Die Börsen-Bäume wachsen nicht in den Himmel

Angesichts der EZB-Nullzins-Politik werden Aktien gern als „alternativlose“ Investments verkauft. Vergessen wird aber stets deren Risiko. (Foto: wallix / Shutterstock.com)

Anscheinend sind die Bullen an der Börse derzeit in den Sommerferien; die Euphorie ist urplötzlich wie vom Winde verweht.

Normalerweise sind es ja „erst“ die Herbst-Winde, ja: Stürme, die den Aktien-Bullen zu schaffen machen.

Sicherlich, in Relation zu einem echten „Crash“ fühlt sich das kleine Börsen-Beben dieser Tage wie ein laues Lüftlein an.

Deutscher Leitindex unter 12.000

Fakt ist allerdings, dass der deutsche Leitindex in den ersten August-Tagen nur eine Richtung kannte: nach unten.

Sicherlich, zuvor hatte es die Papiere der deutschen Autobauer im Zuge der Diesel-Krise schon arg erwischt.

In den letzten Tagen gerieten dann auch Schwergewichte wie das Papier des Industrie-Riesen Siemens unter Druck.

Unter dem Strich fiel das deutsche Leitbarometer unter die Marke von 12.000 Punkten. Der Traum vom Erreichen der 13.000 ist damit dahin.

Siemens: Schwacher Auftrags-Eingang

À propos Siemens: Das Papier verlor ja mittlerweile vom Hoch im Mai aus betrachtet fast 20% an Wert.

Das ist für einen so schwergewichtigen Wert schon eine ordentliche Größe – und zwar trotz der Tatsache, dass der Konzern aktuell eigene Aktien massiv zurückkauft.

Die Investoren trennten sich wohl wegen eines interessanten Details von der Aktie, das im Zusammenhang mit der Veröffentlichung der jüngsten Quartalszahlen veröffentlicht wurde:

Siemens: Dresser Rand-Aktionäre stimmen Übernahme zuMit überwältigender Mehrheit haben die Dresser Rand-Aktionäre dem Übernahme-Angebot von Siemens zugestimmt. Angesichts des hohen Preises keine wirkliche Überraschung.  › mehr lesen

Tatsache ist, dass der Auftrags-Eingang deutlich schwächer als erwartet ausfiel und regelrecht einbrach.

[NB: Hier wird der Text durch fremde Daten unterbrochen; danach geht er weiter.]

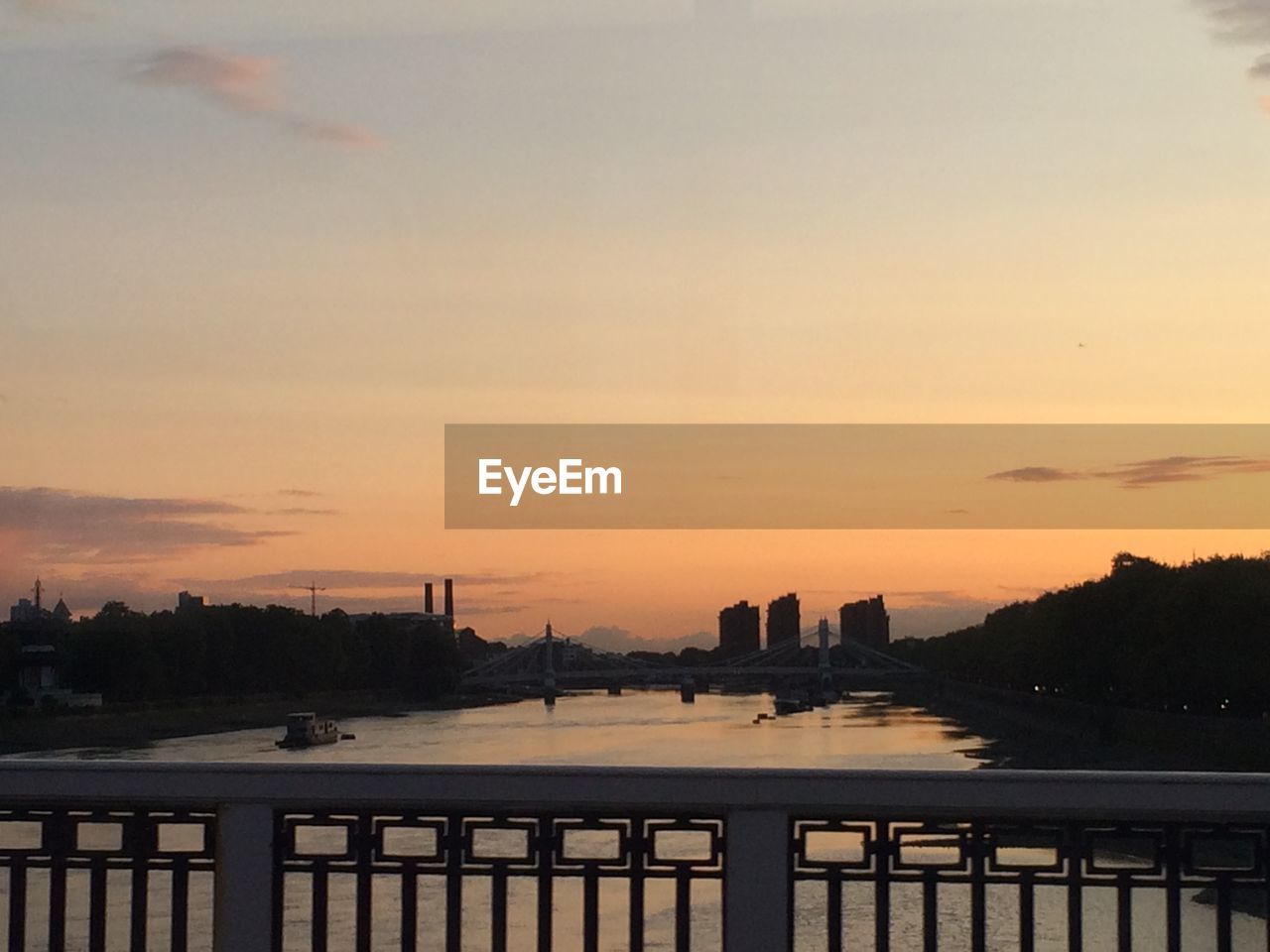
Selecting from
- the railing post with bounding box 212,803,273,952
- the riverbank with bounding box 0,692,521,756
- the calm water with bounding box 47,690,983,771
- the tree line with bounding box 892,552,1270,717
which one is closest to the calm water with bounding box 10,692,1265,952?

Also, die neuen Orders für das Unternehmen gingen um fast 9% auf nur noch 19,8 Mrd. € zurück.

Das lag deutlich unter den Erwartungen der Beobachter. Im Konsens wurde ein Auftrags-Eingang von sage und schreibe 21,4 Mrd. € erwartet.

Eine derart starke Abweichung von den Erwartungen bei einem so großen Konzern wie Siemens kommt nicht allzu häufig vor.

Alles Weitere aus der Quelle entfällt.